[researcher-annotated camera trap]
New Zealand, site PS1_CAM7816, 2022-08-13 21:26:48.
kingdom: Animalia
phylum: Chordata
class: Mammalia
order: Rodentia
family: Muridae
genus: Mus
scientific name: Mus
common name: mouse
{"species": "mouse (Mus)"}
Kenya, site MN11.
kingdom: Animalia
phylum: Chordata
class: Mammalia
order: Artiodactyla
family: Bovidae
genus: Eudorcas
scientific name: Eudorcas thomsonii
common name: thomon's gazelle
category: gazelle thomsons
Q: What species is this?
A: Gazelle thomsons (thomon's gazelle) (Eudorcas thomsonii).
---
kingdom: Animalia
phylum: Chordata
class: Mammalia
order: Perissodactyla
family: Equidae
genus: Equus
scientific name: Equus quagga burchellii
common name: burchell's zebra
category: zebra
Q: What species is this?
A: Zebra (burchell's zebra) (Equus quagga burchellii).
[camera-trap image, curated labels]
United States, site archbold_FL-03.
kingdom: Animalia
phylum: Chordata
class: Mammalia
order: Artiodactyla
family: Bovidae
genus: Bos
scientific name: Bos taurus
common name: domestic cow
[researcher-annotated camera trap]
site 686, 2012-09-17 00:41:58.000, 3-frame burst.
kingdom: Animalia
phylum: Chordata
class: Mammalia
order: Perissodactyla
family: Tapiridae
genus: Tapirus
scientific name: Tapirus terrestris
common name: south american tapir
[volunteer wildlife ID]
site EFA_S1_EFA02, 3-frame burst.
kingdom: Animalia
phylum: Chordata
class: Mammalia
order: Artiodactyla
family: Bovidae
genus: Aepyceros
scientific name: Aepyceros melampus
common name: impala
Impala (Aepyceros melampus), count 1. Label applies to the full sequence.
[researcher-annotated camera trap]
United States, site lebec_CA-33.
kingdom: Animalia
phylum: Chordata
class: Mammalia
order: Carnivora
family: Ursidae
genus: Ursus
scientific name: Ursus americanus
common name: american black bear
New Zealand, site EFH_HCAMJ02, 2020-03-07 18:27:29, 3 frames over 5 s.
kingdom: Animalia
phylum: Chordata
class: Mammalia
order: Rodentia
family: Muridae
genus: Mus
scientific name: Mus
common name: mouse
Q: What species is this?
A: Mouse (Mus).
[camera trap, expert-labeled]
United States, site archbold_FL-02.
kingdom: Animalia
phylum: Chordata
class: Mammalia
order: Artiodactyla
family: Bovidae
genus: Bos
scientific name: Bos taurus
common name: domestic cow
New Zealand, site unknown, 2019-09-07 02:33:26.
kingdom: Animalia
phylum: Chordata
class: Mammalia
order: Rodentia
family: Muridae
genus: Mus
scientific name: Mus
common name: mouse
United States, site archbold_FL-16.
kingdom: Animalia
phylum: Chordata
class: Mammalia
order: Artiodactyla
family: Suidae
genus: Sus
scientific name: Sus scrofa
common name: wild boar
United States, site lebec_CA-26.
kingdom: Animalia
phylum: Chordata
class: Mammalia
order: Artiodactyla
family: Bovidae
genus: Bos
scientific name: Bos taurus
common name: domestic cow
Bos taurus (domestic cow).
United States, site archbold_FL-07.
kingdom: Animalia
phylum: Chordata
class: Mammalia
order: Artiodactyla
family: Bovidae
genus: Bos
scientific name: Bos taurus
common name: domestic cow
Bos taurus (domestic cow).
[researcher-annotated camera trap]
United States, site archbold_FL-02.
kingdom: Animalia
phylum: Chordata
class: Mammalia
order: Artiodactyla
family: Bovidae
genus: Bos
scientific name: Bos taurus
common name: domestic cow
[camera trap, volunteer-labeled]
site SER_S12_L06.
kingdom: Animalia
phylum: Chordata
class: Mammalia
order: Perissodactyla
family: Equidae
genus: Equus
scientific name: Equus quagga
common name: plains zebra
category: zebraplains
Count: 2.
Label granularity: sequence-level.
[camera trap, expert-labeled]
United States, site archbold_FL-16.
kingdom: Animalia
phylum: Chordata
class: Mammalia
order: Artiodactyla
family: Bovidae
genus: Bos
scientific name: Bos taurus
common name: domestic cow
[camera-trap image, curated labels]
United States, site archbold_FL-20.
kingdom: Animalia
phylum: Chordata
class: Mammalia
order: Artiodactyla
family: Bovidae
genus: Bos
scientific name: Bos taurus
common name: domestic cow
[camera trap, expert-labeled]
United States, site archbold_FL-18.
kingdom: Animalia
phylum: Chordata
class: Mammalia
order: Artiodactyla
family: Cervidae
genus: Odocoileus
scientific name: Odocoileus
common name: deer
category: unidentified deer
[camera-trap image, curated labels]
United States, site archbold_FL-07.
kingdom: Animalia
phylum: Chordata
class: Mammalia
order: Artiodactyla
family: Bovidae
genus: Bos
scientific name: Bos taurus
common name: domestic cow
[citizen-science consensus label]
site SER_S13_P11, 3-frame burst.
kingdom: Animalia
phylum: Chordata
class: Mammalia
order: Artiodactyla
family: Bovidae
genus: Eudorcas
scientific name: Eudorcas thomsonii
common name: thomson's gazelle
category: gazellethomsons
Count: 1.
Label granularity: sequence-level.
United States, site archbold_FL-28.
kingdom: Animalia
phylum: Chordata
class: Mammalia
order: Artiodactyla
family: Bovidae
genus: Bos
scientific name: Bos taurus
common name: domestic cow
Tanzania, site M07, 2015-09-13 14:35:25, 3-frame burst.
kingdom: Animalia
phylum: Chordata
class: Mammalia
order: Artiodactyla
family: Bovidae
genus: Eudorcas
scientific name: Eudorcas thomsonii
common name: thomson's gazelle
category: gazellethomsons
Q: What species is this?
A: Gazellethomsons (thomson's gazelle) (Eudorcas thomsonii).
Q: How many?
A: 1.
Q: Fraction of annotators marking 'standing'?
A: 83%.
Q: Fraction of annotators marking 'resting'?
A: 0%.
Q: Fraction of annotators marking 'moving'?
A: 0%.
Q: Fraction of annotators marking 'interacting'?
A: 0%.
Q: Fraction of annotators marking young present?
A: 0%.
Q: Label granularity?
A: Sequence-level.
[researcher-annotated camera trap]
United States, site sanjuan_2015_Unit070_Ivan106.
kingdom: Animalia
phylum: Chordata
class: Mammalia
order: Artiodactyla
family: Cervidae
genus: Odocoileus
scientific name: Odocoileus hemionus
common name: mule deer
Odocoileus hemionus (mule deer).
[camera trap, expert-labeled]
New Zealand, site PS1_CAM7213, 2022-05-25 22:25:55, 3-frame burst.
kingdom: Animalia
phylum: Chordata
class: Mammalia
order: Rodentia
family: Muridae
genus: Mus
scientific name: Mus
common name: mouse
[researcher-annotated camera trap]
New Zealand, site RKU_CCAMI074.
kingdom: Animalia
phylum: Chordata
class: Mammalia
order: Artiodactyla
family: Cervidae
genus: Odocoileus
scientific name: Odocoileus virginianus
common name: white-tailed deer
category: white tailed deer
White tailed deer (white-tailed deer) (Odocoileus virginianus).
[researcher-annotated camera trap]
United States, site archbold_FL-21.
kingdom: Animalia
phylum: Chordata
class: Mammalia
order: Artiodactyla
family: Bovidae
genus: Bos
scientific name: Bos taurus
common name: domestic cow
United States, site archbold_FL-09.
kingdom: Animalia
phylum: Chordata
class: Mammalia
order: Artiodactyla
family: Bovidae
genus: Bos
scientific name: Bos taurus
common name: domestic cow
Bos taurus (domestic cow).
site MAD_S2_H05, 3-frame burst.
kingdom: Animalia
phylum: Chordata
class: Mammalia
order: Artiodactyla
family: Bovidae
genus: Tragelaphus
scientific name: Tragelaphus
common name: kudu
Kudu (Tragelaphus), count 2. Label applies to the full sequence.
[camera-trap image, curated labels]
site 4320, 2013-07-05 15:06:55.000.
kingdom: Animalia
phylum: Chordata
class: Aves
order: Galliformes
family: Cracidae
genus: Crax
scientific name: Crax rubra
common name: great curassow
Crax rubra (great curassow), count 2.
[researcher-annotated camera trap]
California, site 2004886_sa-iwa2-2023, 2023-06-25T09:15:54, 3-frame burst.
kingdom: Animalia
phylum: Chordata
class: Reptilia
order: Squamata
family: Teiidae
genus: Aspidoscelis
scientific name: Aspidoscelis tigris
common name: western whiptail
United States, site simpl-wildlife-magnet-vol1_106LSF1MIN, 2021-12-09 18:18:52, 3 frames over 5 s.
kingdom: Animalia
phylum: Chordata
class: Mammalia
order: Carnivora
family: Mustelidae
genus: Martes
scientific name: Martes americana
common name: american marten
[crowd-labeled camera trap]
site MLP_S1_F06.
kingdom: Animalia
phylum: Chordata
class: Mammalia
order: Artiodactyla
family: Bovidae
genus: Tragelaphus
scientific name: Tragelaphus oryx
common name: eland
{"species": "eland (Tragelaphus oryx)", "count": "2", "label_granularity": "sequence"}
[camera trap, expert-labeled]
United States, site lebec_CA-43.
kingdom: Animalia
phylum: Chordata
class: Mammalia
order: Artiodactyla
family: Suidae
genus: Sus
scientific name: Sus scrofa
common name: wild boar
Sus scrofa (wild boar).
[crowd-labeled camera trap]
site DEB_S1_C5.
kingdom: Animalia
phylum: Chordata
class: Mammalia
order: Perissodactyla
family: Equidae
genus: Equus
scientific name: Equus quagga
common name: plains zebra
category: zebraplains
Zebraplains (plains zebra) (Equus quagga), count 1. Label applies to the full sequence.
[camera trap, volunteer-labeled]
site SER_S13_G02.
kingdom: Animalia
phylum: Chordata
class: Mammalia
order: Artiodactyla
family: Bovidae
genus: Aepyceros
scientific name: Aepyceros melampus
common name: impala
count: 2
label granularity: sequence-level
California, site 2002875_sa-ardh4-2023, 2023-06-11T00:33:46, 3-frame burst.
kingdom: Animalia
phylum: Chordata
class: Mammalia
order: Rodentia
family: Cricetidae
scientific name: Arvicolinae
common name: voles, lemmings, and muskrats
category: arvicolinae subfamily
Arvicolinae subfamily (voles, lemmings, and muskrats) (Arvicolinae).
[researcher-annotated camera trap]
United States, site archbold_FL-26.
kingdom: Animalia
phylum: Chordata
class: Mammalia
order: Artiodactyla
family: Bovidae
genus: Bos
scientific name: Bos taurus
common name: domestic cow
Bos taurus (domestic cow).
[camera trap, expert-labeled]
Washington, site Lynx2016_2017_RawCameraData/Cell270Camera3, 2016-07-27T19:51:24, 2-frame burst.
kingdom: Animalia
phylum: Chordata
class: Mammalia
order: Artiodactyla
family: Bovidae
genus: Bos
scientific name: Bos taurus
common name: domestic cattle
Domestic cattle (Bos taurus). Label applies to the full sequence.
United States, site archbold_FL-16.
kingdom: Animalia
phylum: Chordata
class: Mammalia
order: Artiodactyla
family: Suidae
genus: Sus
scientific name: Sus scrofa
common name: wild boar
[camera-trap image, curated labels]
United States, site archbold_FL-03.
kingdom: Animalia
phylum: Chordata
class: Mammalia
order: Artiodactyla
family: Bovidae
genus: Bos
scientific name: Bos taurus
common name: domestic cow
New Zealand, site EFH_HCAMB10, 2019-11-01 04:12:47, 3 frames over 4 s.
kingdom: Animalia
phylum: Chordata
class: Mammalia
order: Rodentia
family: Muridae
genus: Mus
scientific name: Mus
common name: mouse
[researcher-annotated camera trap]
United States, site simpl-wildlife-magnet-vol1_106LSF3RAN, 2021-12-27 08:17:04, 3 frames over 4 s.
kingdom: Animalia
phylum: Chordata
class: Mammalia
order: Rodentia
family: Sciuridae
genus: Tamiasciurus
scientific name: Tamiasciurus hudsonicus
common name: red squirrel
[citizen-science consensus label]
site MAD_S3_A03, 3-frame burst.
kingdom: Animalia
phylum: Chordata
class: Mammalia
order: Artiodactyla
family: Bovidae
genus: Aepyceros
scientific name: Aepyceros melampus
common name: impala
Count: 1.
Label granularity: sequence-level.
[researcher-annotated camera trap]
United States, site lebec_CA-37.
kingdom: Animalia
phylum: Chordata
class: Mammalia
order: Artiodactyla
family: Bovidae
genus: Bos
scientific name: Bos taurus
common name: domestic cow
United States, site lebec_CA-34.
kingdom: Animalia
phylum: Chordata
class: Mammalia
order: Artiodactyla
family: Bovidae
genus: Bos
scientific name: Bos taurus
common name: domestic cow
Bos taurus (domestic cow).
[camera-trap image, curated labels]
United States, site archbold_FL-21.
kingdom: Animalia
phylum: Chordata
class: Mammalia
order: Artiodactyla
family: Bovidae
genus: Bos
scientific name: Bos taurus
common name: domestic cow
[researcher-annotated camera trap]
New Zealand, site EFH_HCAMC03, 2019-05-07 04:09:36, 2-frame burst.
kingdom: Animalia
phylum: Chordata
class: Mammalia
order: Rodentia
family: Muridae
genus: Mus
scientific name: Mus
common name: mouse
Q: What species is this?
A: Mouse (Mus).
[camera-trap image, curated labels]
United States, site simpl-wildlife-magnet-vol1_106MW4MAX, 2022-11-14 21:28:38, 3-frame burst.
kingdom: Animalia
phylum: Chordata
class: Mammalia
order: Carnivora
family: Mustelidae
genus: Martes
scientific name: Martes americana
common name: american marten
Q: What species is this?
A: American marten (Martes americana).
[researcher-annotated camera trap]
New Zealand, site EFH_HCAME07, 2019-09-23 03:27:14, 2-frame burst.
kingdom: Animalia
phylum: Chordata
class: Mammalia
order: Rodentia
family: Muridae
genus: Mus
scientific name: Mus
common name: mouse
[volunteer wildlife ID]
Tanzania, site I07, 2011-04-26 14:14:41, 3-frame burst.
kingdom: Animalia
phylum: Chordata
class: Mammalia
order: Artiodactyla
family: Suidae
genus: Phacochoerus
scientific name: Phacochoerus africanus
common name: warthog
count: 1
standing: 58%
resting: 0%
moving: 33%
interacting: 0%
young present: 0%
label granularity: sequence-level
——
What the task requires: Retype exactly, and only, the lines above from the one where "category: gazelle thomsons" occurs up to and including the one where "family: Tapiridae" occurs.

Written response:
category: gazelle thomsons
Q: What species is this?
A: Gazelle thomsons (thomon's gazelle) (Eudorcas thomsonii).
---
kingdom: Animalia
phylum: Chordata
class: Mammalia
order: Perissodactyla
family: Equidae
genus: Equus
scientific name: Equus quagga burchellii
common name: burchell's zebra
category: zebra
Q: What species is this?
A: Zebra (burchell's zebra) (Equus quagga burchellii).
[camera-trap image, curated labels]
United States, site archbold_FL-03.
kingdom: Animalia
phylum: Chordata
class: Mammalia
order: Artiodactyla
family: Bovidae
genus: Bos
scientific name: Bos taurus
common name: domestic cow
[researcher-annotated camera trap]
site 686, 2012-09-17 00:41:58.000, 3-frame burst.
kingdom: Animalia
phylum: Chordata
class: Mammalia
order: Perissodactyla
family: Tapiridae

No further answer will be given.